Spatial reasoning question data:
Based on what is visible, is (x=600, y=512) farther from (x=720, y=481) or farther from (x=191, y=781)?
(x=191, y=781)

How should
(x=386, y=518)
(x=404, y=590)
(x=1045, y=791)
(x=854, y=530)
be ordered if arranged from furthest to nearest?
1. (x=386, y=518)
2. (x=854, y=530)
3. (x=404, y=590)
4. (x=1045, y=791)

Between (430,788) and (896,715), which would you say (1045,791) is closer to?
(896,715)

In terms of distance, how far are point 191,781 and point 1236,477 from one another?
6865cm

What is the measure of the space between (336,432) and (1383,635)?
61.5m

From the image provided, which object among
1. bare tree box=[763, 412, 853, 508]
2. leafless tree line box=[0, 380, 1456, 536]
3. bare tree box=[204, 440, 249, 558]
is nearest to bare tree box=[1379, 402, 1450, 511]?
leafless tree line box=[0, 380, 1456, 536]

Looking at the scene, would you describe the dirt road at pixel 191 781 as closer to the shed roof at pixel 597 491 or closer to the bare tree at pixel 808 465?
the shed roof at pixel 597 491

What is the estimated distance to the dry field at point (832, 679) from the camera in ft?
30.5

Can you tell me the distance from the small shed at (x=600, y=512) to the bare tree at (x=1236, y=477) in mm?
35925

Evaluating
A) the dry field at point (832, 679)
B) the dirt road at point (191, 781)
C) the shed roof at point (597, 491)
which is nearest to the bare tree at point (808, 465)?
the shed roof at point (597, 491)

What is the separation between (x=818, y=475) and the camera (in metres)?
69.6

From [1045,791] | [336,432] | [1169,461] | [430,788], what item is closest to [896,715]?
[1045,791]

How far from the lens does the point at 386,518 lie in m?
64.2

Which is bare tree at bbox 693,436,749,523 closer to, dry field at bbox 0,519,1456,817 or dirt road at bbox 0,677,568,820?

Exercise directions: Write out every entry again, keeping each line exactly the same.

Result of the exercise:
Based on what is visible, is (x=600, y=512) farther from (x=720, y=481) or farther from (x=191, y=781)?
(x=191, y=781)

How should
(x=386, y=518)
(x=404, y=590)
(x=1045, y=791)
(x=854, y=530)
be ordered if arranged from furthest to nearest?
1. (x=386, y=518)
2. (x=854, y=530)
3. (x=404, y=590)
4. (x=1045, y=791)

Between (430,788) and (896,715), which would you say (1045,791) is closer to?
(896,715)

In terms of distance, how far are point 191,781 and point 1236,477 from one another?
6865cm

What is the measure of the space between (336,432) and (1383,635)?
61.5m

From the image provided, which object among
1. bare tree box=[763, 412, 853, 508]
2. leafless tree line box=[0, 380, 1456, 536]
3. bare tree box=[204, 440, 249, 558]
is nearest to bare tree box=[1379, 402, 1450, 511]?
leafless tree line box=[0, 380, 1456, 536]

Looking at the scene, would you describe the dirt road at pixel 191 781 as closer to the shed roof at pixel 597 491 or closer to the bare tree at pixel 808 465?
the shed roof at pixel 597 491

What is the estimated distance to the dry field at point (832, 679) from the camera in ft?
30.5

Can you tell me the distance from the small shed at (x=600, y=512) to the bare tree at (x=1236, y=477) in mm?
35925

Evaluating
A) the dry field at point (832, 679)
B) the dirt road at point (191, 781)
C) the shed roof at point (597, 491)
which is nearest to the bare tree at point (808, 465)?
the shed roof at point (597, 491)

What is the separation between (x=818, y=475) and the camera (in metres)?
69.6

From [1045,791] | [336,432] | [1169,461] | [430,788], what item is closest to [896,715]?
[1045,791]

How far from the lens does the point at 386,518 lie in m?
64.2

Which is bare tree at bbox 693,436,749,523 closer to, dry field at bbox 0,519,1456,817 or dirt road at bbox 0,677,568,820?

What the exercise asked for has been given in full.